* WRITTEN EXERCISE
Reproduce word for word everything from the line containing "How large is" down to the last of the lines below, including both of those lines.

* DATA ROWS

========================================================================

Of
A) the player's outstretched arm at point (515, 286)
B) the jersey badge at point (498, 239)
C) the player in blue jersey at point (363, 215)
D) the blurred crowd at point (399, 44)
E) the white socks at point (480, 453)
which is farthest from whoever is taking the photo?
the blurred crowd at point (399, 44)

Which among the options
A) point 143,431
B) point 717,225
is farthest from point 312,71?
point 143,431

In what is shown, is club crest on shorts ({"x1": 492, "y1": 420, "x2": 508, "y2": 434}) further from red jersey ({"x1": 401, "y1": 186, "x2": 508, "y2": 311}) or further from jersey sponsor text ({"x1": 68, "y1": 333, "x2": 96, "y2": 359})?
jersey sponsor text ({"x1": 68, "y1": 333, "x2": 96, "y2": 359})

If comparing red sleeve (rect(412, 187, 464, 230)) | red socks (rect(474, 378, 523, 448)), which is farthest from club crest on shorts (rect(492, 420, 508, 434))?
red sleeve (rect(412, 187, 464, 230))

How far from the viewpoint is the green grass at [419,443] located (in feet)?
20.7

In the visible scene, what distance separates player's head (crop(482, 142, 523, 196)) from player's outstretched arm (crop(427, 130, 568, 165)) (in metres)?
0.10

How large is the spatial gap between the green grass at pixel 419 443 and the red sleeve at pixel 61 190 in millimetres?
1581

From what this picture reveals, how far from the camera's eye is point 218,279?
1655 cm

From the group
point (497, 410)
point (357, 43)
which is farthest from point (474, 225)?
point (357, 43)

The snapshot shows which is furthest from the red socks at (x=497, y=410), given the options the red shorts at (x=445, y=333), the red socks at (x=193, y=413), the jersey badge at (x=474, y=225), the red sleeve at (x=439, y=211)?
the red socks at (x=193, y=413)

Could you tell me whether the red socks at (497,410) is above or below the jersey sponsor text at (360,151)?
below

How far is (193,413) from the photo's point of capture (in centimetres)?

========================================================================

* TASK RESPONSE
How large is the spatial gap between the green grass at pixel 419 443 and the red sleeve at pixel 61 190 in millimetres?
1581

From what this picture reveals, how far from the camera's eye is point 218,279?
1655 cm

From the group
point (497, 410)
point (357, 43)
which is farthest from point (474, 225)?
point (357, 43)

The snapshot shows which is furthest from the red socks at (x=497, y=410), given the options the red shorts at (x=445, y=333), the red socks at (x=193, y=413), the jersey badge at (x=474, y=225), the red sleeve at (x=439, y=211)?
the red socks at (x=193, y=413)

Could you tell me whether the red socks at (497,410) is above or below the jersey sponsor text at (360,151)?
below

How far is (193,413) from the photo's point of capture (in centimetres)?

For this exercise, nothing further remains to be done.